Rimasta completamente ignota, intorno al 1970 furono scoperte in una cassetta della sua casa lastre fotografiche in mezzo a foglietti con indicazioni del soggetto, ora nel Fondo Verga 740 foto dal 1887 al 1902: la sua città, i contadini, i campieri, gli amici del Sud e del Nord, le donne di casa, i bambini e le ragazzine, i servi e i padroni, autoritratti e foto della famiglia, sfocature comprese, i personaggi dei suoi libri, foto che portava sempre con sé a Milano, a Firenze e a Roma (Wladimiro Settimelli, Le fotostorie. Il “verismo”: Verga e la fotografia, 18 febbraio 2007). È il documento più sconvolgente di quegli anni, il vero mondo dei “vinti” più tragico e dolente che mai sia stato impresso su una lastra, in emulazione con le foto di Zola e di Strindberg ed in sintonia con il teorema dell’impersonalità dell’arte secondo i canoni del verismo di Capuana. In anticipo del “Viaggio, racconto e memoria” siciliani di Ferdinando Scianna, dei documenti memoriali di Letizia Battaglia, di Enzo Sellerio e Nicola Scafidi. Si trattava di quella rêverie che fra l’aristocrazia milanese e l’imitazione dei bohémiens, tisici abitanti di soffitte, quella Sicilia che gli sarà soggetto amato e rimpianto della sua migliore produzione, la nostalgia che diventa opera d’arte.

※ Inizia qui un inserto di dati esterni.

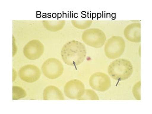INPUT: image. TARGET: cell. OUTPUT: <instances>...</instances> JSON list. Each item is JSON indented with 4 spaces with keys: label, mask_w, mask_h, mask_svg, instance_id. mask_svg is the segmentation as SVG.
<instances>
[{
    "label": "cell",
    "mask_w": 152,
    "mask_h": 114,
    "mask_svg": "<svg viewBox=\"0 0 152 114\" xmlns=\"http://www.w3.org/2000/svg\"><path fill=\"white\" fill-rule=\"evenodd\" d=\"M125 48L126 43L122 37L112 36L105 43L104 54L109 59H117L123 54Z\"/></svg>",
    "instance_id": "3"
},
{
    "label": "cell",
    "mask_w": 152,
    "mask_h": 114,
    "mask_svg": "<svg viewBox=\"0 0 152 114\" xmlns=\"http://www.w3.org/2000/svg\"><path fill=\"white\" fill-rule=\"evenodd\" d=\"M133 66L129 60L118 58L112 62L108 67V74L116 80L124 81L130 77L133 73Z\"/></svg>",
    "instance_id": "2"
},
{
    "label": "cell",
    "mask_w": 152,
    "mask_h": 114,
    "mask_svg": "<svg viewBox=\"0 0 152 114\" xmlns=\"http://www.w3.org/2000/svg\"><path fill=\"white\" fill-rule=\"evenodd\" d=\"M43 99L44 100H63V93L58 87L50 85L44 88L43 92Z\"/></svg>",
    "instance_id": "11"
},
{
    "label": "cell",
    "mask_w": 152,
    "mask_h": 114,
    "mask_svg": "<svg viewBox=\"0 0 152 114\" xmlns=\"http://www.w3.org/2000/svg\"><path fill=\"white\" fill-rule=\"evenodd\" d=\"M12 71H13V73H12V76H13V77H12V81L14 82V81L15 80L17 77L16 71L14 69H12Z\"/></svg>",
    "instance_id": "18"
},
{
    "label": "cell",
    "mask_w": 152,
    "mask_h": 114,
    "mask_svg": "<svg viewBox=\"0 0 152 114\" xmlns=\"http://www.w3.org/2000/svg\"><path fill=\"white\" fill-rule=\"evenodd\" d=\"M42 71L46 77L50 80H55L61 77L63 74L64 66L59 59L50 58L43 63Z\"/></svg>",
    "instance_id": "5"
},
{
    "label": "cell",
    "mask_w": 152,
    "mask_h": 114,
    "mask_svg": "<svg viewBox=\"0 0 152 114\" xmlns=\"http://www.w3.org/2000/svg\"><path fill=\"white\" fill-rule=\"evenodd\" d=\"M71 23L76 28L80 29V30H85V29H87L91 26L92 21L90 20H73L71 21Z\"/></svg>",
    "instance_id": "14"
},
{
    "label": "cell",
    "mask_w": 152,
    "mask_h": 114,
    "mask_svg": "<svg viewBox=\"0 0 152 114\" xmlns=\"http://www.w3.org/2000/svg\"><path fill=\"white\" fill-rule=\"evenodd\" d=\"M85 90L84 84L81 81L77 79L69 81L64 87L65 96L71 99H79L84 93Z\"/></svg>",
    "instance_id": "7"
},
{
    "label": "cell",
    "mask_w": 152,
    "mask_h": 114,
    "mask_svg": "<svg viewBox=\"0 0 152 114\" xmlns=\"http://www.w3.org/2000/svg\"><path fill=\"white\" fill-rule=\"evenodd\" d=\"M99 100V97L96 93L91 89H85V92L82 96L78 100Z\"/></svg>",
    "instance_id": "15"
},
{
    "label": "cell",
    "mask_w": 152,
    "mask_h": 114,
    "mask_svg": "<svg viewBox=\"0 0 152 114\" xmlns=\"http://www.w3.org/2000/svg\"><path fill=\"white\" fill-rule=\"evenodd\" d=\"M19 77L27 83H32L37 81L41 76V71L38 66L28 64L22 66L19 70Z\"/></svg>",
    "instance_id": "9"
},
{
    "label": "cell",
    "mask_w": 152,
    "mask_h": 114,
    "mask_svg": "<svg viewBox=\"0 0 152 114\" xmlns=\"http://www.w3.org/2000/svg\"><path fill=\"white\" fill-rule=\"evenodd\" d=\"M17 47L16 44L15 39L14 38V36H12V56L14 57L16 54L17 52Z\"/></svg>",
    "instance_id": "17"
},
{
    "label": "cell",
    "mask_w": 152,
    "mask_h": 114,
    "mask_svg": "<svg viewBox=\"0 0 152 114\" xmlns=\"http://www.w3.org/2000/svg\"><path fill=\"white\" fill-rule=\"evenodd\" d=\"M89 84L92 89L99 92H105L110 88L111 81L109 76L103 72H96L90 76Z\"/></svg>",
    "instance_id": "6"
},
{
    "label": "cell",
    "mask_w": 152,
    "mask_h": 114,
    "mask_svg": "<svg viewBox=\"0 0 152 114\" xmlns=\"http://www.w3.org/2000/svg\"><path fill=\"white\" fill-rule=\"evenodd\" d=\"M82 39L88 46L98 49L105 44L107 37L102 30L92 28L86 30L83 32Z\"/></svg>",
    "instance_id": "4"
},
{
    "label": "cell",
    "mask_w": 152,
    "mask_h": 114,
    "mask_svg": "<svg viewBox=\"0 0 152 114\" xmlns=\"http://www.w3.org/2000/svg\"><path fill=\"white\" fill-rule=\"evenodd\" d=\"M27 96L26 91L19 86L12 87V99L19 100L23 99Z\"/></svg>",
    "instance_id": "13"
},
{
    "label": "cell",
    "mask_w": 152,
    "mask_h": 114,
    "mask_svg": "<svg viewBox=\"0 0 152 114\" xmlns=\"http://www.w3.org/2000/svg\"><path fill=\"white\" fill-rule=\"evenodd\" d=\"M87 55L85 46L81 42L71 40L64 44L61 51L64 63L71 66H77L83 63Z\"/></svg>",
    "instance_id": "1"
},
{
    "label": "cell",
    "mask_w": 152,
    "mask_h": 114,
    "mask_svg": "<svg viewBox=\"0 0 152 114\" xmlns=\"http://www.w3.org/2000/svg\"><path fill=\"white\" fill-rule=\"evenodd\" d=\"M43 25L46 29L50 31L56 32L62 30L65 25L64 20H44L42 21Z\"/></svg>",
    "instance_id": "12"
},
{
    "label": "cell",
    "mask_w": 152,
    "mask_h": 114,
    "mask_svg": "<svg viewBox=\"0 0 152 114\" xmlns=\"http://www.w3.org/2000/svg\"><path fill=\"white\" fill-rule=\"evenodd\" d=\"M141 25L139 23H132L127 25L124 31L125 38L132 42H140L141 40Z\"/></svg>",
    "instance_id": "10"
},
{
    "label": "cell",
    "mask_w": 152,
    "mask_h": 114,
    "mask_svg": "<svg viewBox=\"0 0 152 114\" xmlns=\"http://www.w3.org/2000/svg\"><path fill=\"white\" fill-rule=\"evenodd\" d=\"M44 51V45L38 39H32L28 42L24 46L23 50L24 56L31 61L40 58Z\"/></svg>",
    "instance_id": "8"
},
{
    "label": "cell",
    "mask_w": 152,
    "mask_h": 114,
    "mask_svg": "<svg viewBox=\"0 0 152 114\" xmlns=\"http://www.w3.org/2000/svg\"><path fill=\"white\" fill-rule=\"evenodd\" d=\"M132 93L135 99L140 100L141 99V81L135 83L132 88Z\"/></svg>",
    "instance_id": "16"
}]
</instances>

Sarebbe anche l’ora di rilevare la perenne opera di evoluzione politico-sociale di Verga, la vasta produzione di carattere sociale, narrativa e drammatica (per tutti Dal tuo al mio, Milano, Treves, 1906), anche se alla fine aderì alla linea interventista ed ebbe qualche simpatia per il primo fascismo. Proprio il dicembre scorso sono state pubblicate da Massimo Bonura dei supposti probabili articoli giornalistici, Verga e i mass media: il giornalismo politico-teatrale e il cinema, (Palermo University Press, 2021), circa cinque, con un sorprendente stile ironico e spiritoso, in cui si rivelava la posizione critica nei riguardi del governo e della destra storica di Marco Minghetti, la sua posizione filo-unitaria (“Smettete ogni viltà – si legge nell’editoriale attribuito a Verga – e ridate all’Italia Roma e Venezia! Ascoltate un consiglio: ritiratevi!”) ed anticlericale, ma esprimeva anche notazioni estetiche nella scelta della narrativa rispetto alle arti “minori”. In breve possiamo dire che senza il processo culturale di Verga, non esisterebbe oggi una narrativa italiana, anche con le grandi opere di Massimo d’Azeglio (Ettore Fieramosca, 1833), ma anche quelle del teorico del verismo Luigi Capuana da Giacinta (1879) a Profumo (1892) al celebre incompiuto Il marchese di Roccaverdina (1900).
La strada della grande letteratura siciliana di Leonardo Sciascia, di diffusione mondiale, proprio a cominciare dal quella di Camilleri non avrebbero avuto luce. Senza dimenticare la lettura sociale del don Fabrizio di Il Gattopardo di Giuseppe Tomasi, con tutti i proseliti ed imitatori di nuovi linguaggi dialettali dal sud al nord e di stretto vernacolo, riversatisi anima e corpo alla caricatura poliziesca senza alternativa. Il siciliano di I Malavoglia aveva un suo fascino e una sua caratura letteraria unica ed inimitabile. Mi perdoni Sciascia, che pur ha saputo cogliere il ritmo unico ed eccezionale della parlata siciliana in tutte i suoi generi letterari nessuno escluso con quel soggetto al termine della proposizione (alla tedesca?), mi scusi, ma il suo ché (accentato) per il letterario “perché”, non ha nulla a che vedere con il “che” verghiano che traduceva il “ca” siciliano.